Extract provided:
____

However, even when the acoustic sources 24 are substantially
co-located in time, data acquired by any of the methods involving
dithering of the firing times of the individual sources 24
described herein can be processed to a formation image leaving
hardly any artifacts in the final image. This is accomplished by
taking advantage of the incoherence of the data generated by one
acoustic source 24 when seen in the reference time of the other
acoustic source 24.
[0077] FIG. 5 illustrates a schematic diagram of a marine-based
seismic acquisition system 501 for use in a seismic survey in
accordance with implementations of various techniques described
herein. In system 501, survey vessel 500 tows one or more seismic
streamers 505 (one streamer 505 being depicted in FIG. 5) behind
the vessel 500. In one implementation, streamers 505 may be
arranged in a spread 504 in which multiple streamers 505 are towed
in approximately the same plane at the same depth. Although various
techniques are described herein with reference to a marine-based
seismic acquisition system shown in FIG. 5, it should be understood
that other marine-based seismic acquisition system configurations
may also be used. For instance, the streamers 505 may be towed at
multiple planes and/or multiple depths, such as in an over/under
configuration. In one implementation, the streamers 505 may be
towed in a slanted configuration, where fronts of the streamers are
towed shallower than tail ends of the streamers.

____

[Object detection data]

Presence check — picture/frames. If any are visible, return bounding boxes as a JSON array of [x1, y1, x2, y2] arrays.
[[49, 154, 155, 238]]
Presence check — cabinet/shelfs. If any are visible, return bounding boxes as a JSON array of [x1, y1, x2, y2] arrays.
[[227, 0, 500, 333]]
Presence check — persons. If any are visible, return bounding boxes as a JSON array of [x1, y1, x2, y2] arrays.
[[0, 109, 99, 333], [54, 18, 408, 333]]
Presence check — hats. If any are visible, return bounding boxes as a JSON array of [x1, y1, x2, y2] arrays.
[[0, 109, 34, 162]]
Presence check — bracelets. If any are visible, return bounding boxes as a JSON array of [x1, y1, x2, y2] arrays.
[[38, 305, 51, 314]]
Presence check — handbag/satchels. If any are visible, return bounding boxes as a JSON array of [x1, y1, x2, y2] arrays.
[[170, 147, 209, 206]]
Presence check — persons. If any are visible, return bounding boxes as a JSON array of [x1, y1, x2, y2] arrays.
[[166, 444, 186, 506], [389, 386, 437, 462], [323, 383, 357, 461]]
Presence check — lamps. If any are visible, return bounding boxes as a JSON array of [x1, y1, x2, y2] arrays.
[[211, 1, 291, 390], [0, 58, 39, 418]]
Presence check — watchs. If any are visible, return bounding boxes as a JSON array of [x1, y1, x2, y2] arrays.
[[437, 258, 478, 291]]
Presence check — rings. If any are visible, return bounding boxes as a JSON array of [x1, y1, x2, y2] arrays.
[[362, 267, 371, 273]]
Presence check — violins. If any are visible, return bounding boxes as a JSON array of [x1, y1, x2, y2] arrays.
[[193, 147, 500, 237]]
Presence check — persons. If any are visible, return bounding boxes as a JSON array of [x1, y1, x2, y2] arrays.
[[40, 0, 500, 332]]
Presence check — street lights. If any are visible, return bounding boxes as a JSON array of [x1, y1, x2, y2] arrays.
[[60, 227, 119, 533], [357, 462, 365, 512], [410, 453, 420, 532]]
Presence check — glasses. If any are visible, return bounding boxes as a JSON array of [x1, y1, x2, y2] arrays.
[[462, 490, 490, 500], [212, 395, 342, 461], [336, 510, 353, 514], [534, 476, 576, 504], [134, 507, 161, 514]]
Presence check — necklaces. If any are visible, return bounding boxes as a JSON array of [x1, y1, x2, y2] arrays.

____

What the task requires:
Could you extract the part of the seismic acquisition passage above that runs from "However, even when" up to and including "acoustic source 24.", word for word?

Reply:
However, even when the acoustic sources 24 are substantially
co-located in time, data acquired by any of the methods involving
dithering of the firing times of the individual sources 24
described herein can be processed to a formation image leaving
hardly any artifacts in the final image. This is accomplished by
taking advantage of the incoherence of the data generated by one
acoustic source 24 when seen in the reference time of the other
acoustic source 24.